Ce jeudi 30 avril, Joseph Kabila, ancien président de la République démocratique du Congo (2001-2019), a été frappé par des sanctions du département du Trésor américain, via l'Office of Foreign Assets Control (OFAC). Washington l'accuse d'entretenir des liens avec les groupes armés AFC/M23 dans le but de déstabiliser son pays.
Accusations de l'OFAC
Dans un communiqué, l'OFAC – à travers la liste SDN (Specially Designated Nationals) – affirme qu'avec la résurgence de l'AFC/M23, Joseph Kabila serait entré en République démocratique du Congo avec l'intention d'affaiblir le gouvernement congolais, en apportant son appui aux deux mouvements. L'ancien chef de l'État, en exil depuis 2023, serait revenu en avril 2025 à Goma, alors sous contrôle de l'AFC/M23. Il est notamment accusé d'avoir apporté un soutien financier à l'AFC afin de peser sur la situation politique dans l'Est du pays. L'OFAC indique également qu'il aurait encouragé des soldats des FARDC à déserter pour rejoindre les rangs de l'AFC, dans le but de renforcer le mouvement.
Rôle auprès du M23 et de l'AFC
Le Trésor américain souligne qu'il aurait, sans succès, œuvré à l'installation d'un candidat opposé au président en exercice, Félix Tshisekedi, afin de regagner de l'influence sur le pouvoir congolais. Sur cette base, Joseph Kabila est désigné pour avoir « matériellement assisté, parrainé ou fourni un soutien financier, matériel ou technologique » au M23 et à l'AFC.
De son côté, Joseph Kabila rejette fermement ces accusations. Dans un communiqué, l'ancien président dénonce une décision « profondément injustifiée », « politiquement motivée » et fondée, selon lui, sur des « accusations non étayées de preuves irréfutables ». Il assure par ailleurs sa « détermination à œuvrer sans relâche, envers et contre toute forme de pression », pour « mettre fin à la dictature », visant directement le pouvoir en place à Kinshasa.
Gel des avoirs et isolement financier
Ces sanctions entraînent le gel immédiat de ses avoirs aux États-Unis et interdisent à toute personne ou entité américaine d'entretenir des relations avec lui. « Tous les biens et intérêts patrimoniaux […] situés aux États-Unis ou sous le contrôle de personnes américaines sont bloqués », précise le communiqué.

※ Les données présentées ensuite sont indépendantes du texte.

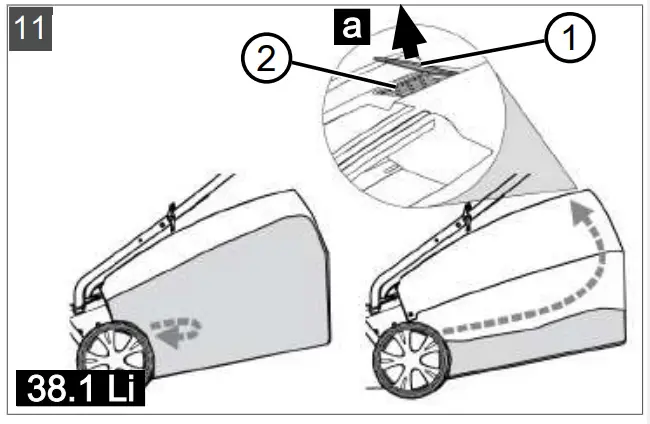 11

a

1

2

38.1 Li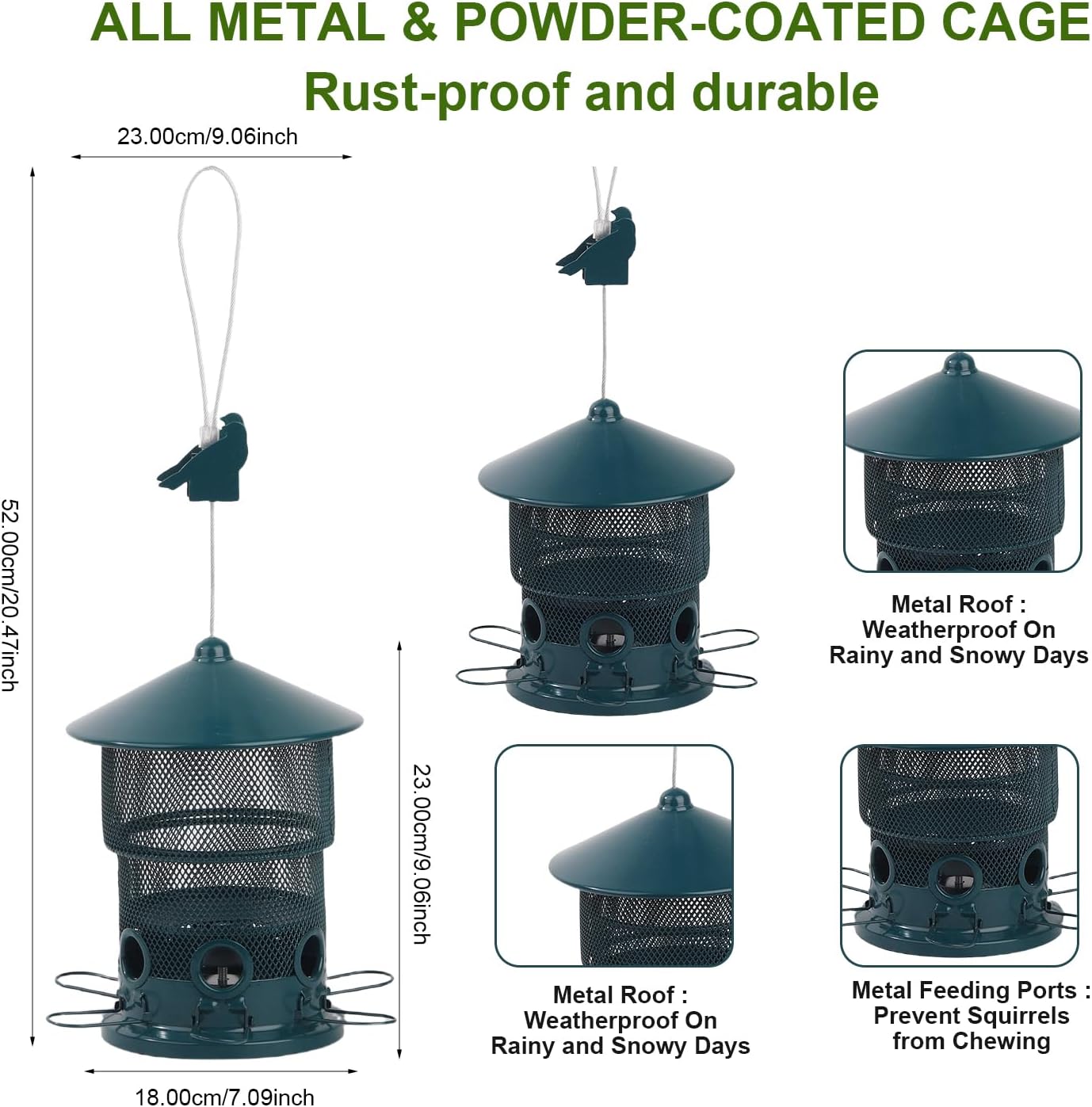 ALL METAL & POWDER-COATED CAGE
Rust-proof and durable

23.00cm/9.06inch

52.00cm/20.47inch

23.00cm/9.06inch

18.00cm/7.09inch

Metal Roof : Weatherproof On Rainy and Snowy Days

Metal Roof : Weatherproof On Rainy and Snowy Days

Metal Feeding Ports : Prevent Squirrels from Chewing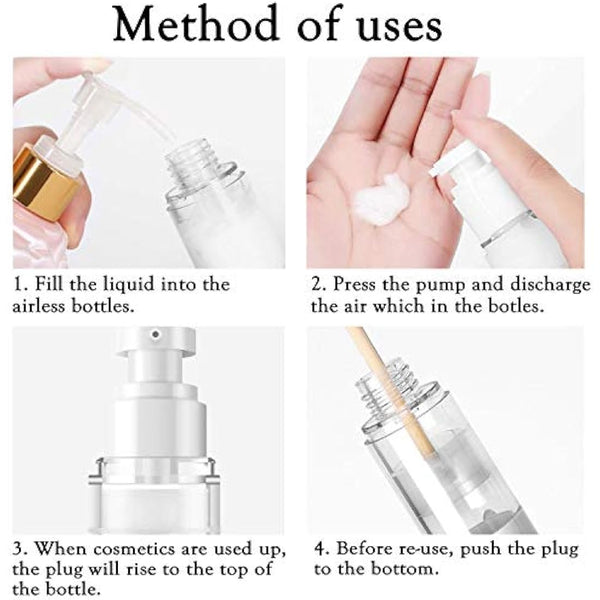 Method of uses

1. Fill the liquid into the airless bottles.

2. Press the pump and discharge the air which in the botles.

3. When cosmetics are used up, the plug will rise to the top of the bottle.

4. Before re-use, push the plug to the bottom.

Toute entité détenue à 50 % ou plus par une personne sanctionnée est également concernée. Sauf dérogation spécifique, toute transaction impliquant ces avoirs est interdite. Ces mesures s'accompagnent généralement d'une interdiction de visa.
Joseph Kabila rejoint ainsi la liste SDN, qui regroupe des individus considérés comme infréquentables par Washington : seigneurs de guerre, responsables politiques, hommes d'affaires ou encore personnes accusées de terrorisme ou de trafic.
Kinshasa salue un « tournant » politique
À Kinshasa, les réactions n'ont pas tardé. Le gouvernement congolais s'est félicité de ces sanctions, les qualifiant de « tournant » dans la lutte contre l'impunité et la déstabilisation de l'Est. Les autorités accusent l'ancien président de complicité avec les forces rwandaises et l'AFC/M23, estimant que ces mesures pourraient freiner les financements des groupes armés. Kinshasa a également réitéré ses exigences : retrait des troupes rwandaises et la fin du soutien au M23.
Jacquemin Shabani, vice-Premier ministre en charge de l'Intérieur et cadre de l'UDPS, a évoqué « une conséquence logique » pour ceux qui entravent le processus de paix. Dans une interview accordée à Actualite.cd, il affirme que Joseph Kabila « n'est pas seulement impliqué dans la crise à l'Est, mais qu'il en est surtout l'instigateur ».
Dans le même temps, l'UDPS appelle à la mobilisation. Une marche de soutien aux sanctions est prévue le samedi 2 mai 2026 à Kinshasa, précédée d'une causerie morale au siège du parti à Limete. Fin septembre, la justice militaire congolaise avait déjà condamné à mort Joseph Kabila par contumace pour complicité avec l'AFC/M23.
Les États-Unis avaient, de leur côté, annoncé le 2 mars dernier de nouvelles sanctions visant les Forces de défense rwandaises ainsi que quatre de leurs officiers supérieurs, accusés de soutenir les mouvements rebelles. « Le président Trump ouvre la voie à la paix en RDC et a clairement indiqué que ceux qui continuent de semer l'instabilité devront répondre de leurs actes », a déclaré Scott Bent, secrétaire au Trésor, assurant que Washington continuerait d'utiliser tous les moyens pour faire respecter les accords.